Mind & Body
Seeing the Signs
9/1/2020 1:00:00 PM

Seeing the Signs


American Sign Language (ASL) is our country’s third-most common language, according to Sign Language Services International, where Dr. Daniel Burch serves as Vice President. Burch has become quite a recognizable figure in Louisiana, sign language interpreting alongside Gov. John Bel Edwards during his COVID-19 press conferences. 


Burch says opportunities abound to work with the Deaf and Hard of Hearing, as he has for 47 years. "I tell everybody you cannot see God’s hand in your life until you look back. In college I was working with a special education program, and my first day they gave me two Deaf kids to work with. They hired a woman to teach us how to sign, and she really became like my second mother. It came to me as a gift.” Burch has signed with governors since Gov. Charles "Buddy” Roemer. But prior to 2020, has had never signed the word ‘coronavirus’ for the public.


"I love interpreting for (Edwards) – he’s got such a lovely pace,” Burch said. "The challenge I have is I get there early to see who’s speaking to always spell their names right when they come up to the podium. Also, some speakers speak really fast, so that’s a challenge to listen that fast and try to understand what they’re saying to be able to interpret it, or they use specialty jargon, which people just don’t use on a regular basis.”  


Burch said about 75 certified interpreters currently serve a Deaf population of approximately 4,500 in Louisiana; therefore, employment opportunities are immense. A bachelor’s degree is required to become certified – different from when his career began.

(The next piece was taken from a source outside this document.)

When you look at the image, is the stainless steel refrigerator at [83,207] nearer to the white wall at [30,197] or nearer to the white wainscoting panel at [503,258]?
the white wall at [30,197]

"Through the years, Deaf people have been going to college in droves and now are in every single profession you can name,” Burch said. "So as interpreters, we must have a better vocabulary and understanding of the world to be able to voice-interpret what they’re signing.


"You can really travel if you become proficient in ASL – there are Deaf people from America in positions around the world. There are plenty of jobs in education; there is more work out there than there are interpreters to fill the jobs.”

Burch’s best advice for someone starting in the field? "Read everything, watch the news, soak up all the information you possibly can!”


Christa Foolkes, M.S., is Coordinator for the Deaf/Hard of Hearing & Vision Departments at the Calcasieu Parish School Board’s Department of Special Services, serving over 125 students specifically with hearing loss. Her interest in working with the Deaf community sparked in third grade, watching sign language videos with her mother as she pursued a master’s in Deaf Education and attending Mass at Lake Charles’ Catholic Deaf Center.


"It is fun to learn sign language, but it’s even better when you can use those signs and actually communicate with a Deaf child or Deaf adult because you’re now a part of their world and they have another friend – someone else to communicate with,” Foolkes said.


Rev. Aubrey Guilbeau, chaplain at the Deaf Center, agrees. He learned ASL as a seminarian and has provided religious services to the Deaf and Hard of Hearing in Lake Charles for 38 years.


"The Deaf have taught me so much,” Guilbeau said. "They don’t see their deafness as a barrier. I’ve been so appreciative to learn from them and be able to help them communicate and share in worship.”


Foolkes also teaches a Sign Language elective class to McNeese students (SPED 440). If you’d like to learn ASL, she recommends a self-paced online course from Dr. Byron Bridges. Access it at www.signlanguage101.com.